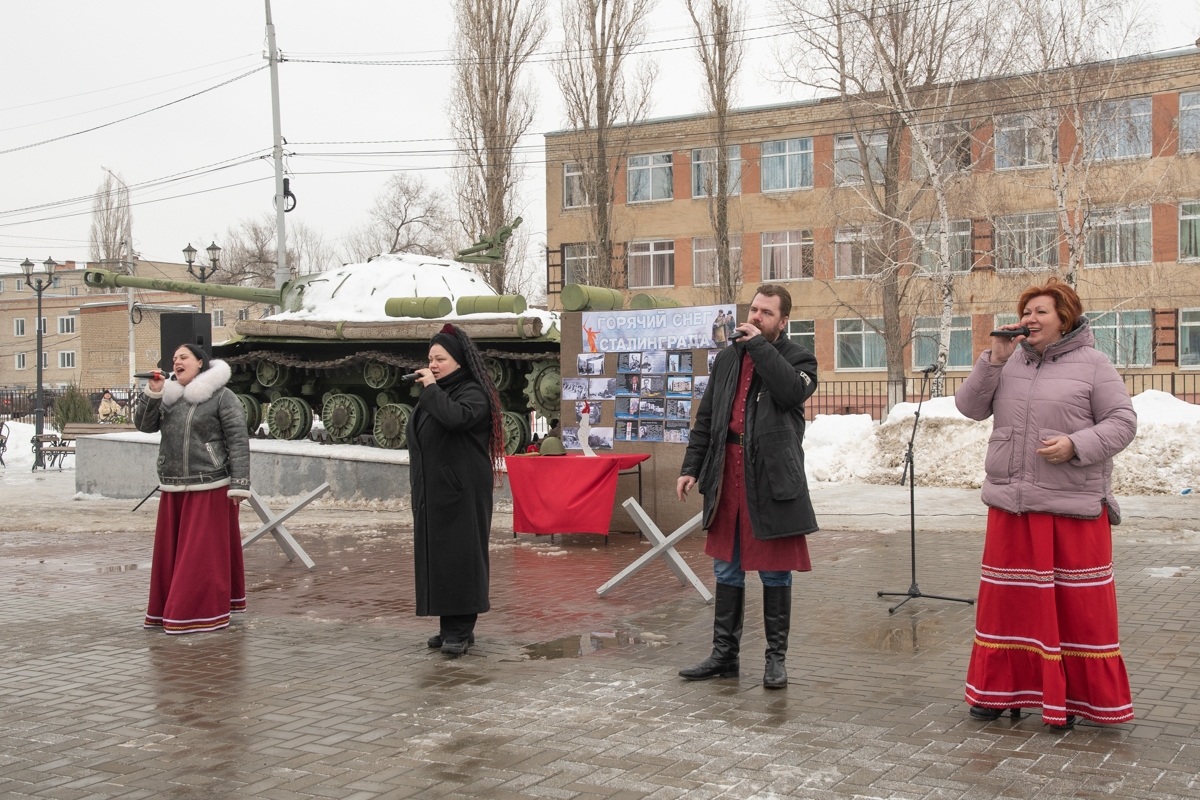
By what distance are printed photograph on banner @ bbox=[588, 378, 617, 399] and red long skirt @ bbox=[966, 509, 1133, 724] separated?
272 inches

________

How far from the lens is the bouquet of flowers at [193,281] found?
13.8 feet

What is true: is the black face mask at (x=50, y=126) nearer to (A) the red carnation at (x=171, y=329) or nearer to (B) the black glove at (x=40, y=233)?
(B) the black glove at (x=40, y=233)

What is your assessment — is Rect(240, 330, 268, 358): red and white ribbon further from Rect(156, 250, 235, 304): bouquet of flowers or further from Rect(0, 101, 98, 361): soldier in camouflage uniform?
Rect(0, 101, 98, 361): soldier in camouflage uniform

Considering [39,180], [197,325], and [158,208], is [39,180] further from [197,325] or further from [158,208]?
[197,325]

________

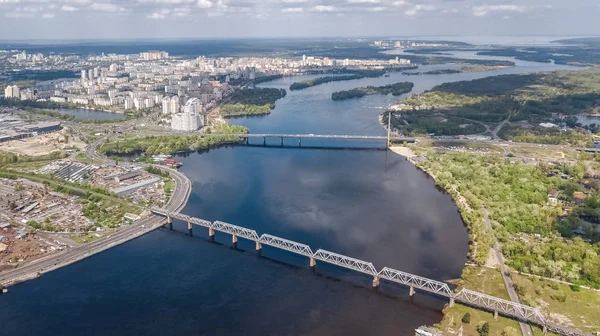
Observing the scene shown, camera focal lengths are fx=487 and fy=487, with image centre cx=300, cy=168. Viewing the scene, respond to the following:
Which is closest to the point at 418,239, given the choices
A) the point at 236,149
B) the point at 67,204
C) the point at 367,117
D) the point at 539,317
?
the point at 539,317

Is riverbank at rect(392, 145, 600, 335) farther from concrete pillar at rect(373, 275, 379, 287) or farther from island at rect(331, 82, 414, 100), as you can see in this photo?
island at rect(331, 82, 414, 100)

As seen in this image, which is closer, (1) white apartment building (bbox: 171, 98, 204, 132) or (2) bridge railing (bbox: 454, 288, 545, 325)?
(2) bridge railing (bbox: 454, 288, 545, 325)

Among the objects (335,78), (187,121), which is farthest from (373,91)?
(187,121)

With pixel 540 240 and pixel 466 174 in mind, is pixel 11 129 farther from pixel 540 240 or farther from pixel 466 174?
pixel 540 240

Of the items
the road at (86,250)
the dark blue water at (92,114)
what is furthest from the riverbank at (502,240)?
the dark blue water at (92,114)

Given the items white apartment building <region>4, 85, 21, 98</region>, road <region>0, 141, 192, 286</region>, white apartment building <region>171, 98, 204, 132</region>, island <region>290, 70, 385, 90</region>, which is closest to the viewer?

________

Short task
Recast the data as a Markdown table with the columns "Row" and "Line," starting at the line containing "Of the items" and ending at the line containing "Given the items". Include both of those lines, number each row, and omit any blank lines.

Right answer
| Row | Line |
|---|---|
| 1 | Of the items |
| 2 | the road at (86,250) |
| 3 | the dark blue water at (92,114) |
| 4 | what is furthest from the riverbank at (502,240)? |
| 5 | the dark blue water at (92,114) |
| 6 | Given the items white apartment building <region>4, 85, 21, 98</region>, road <region>0, 141, 192, 286</region>, white apartment building <region>171, 98, 204, 132</region>, island <region>290, 70, 385, 90</region>, which is closest to the viewer? |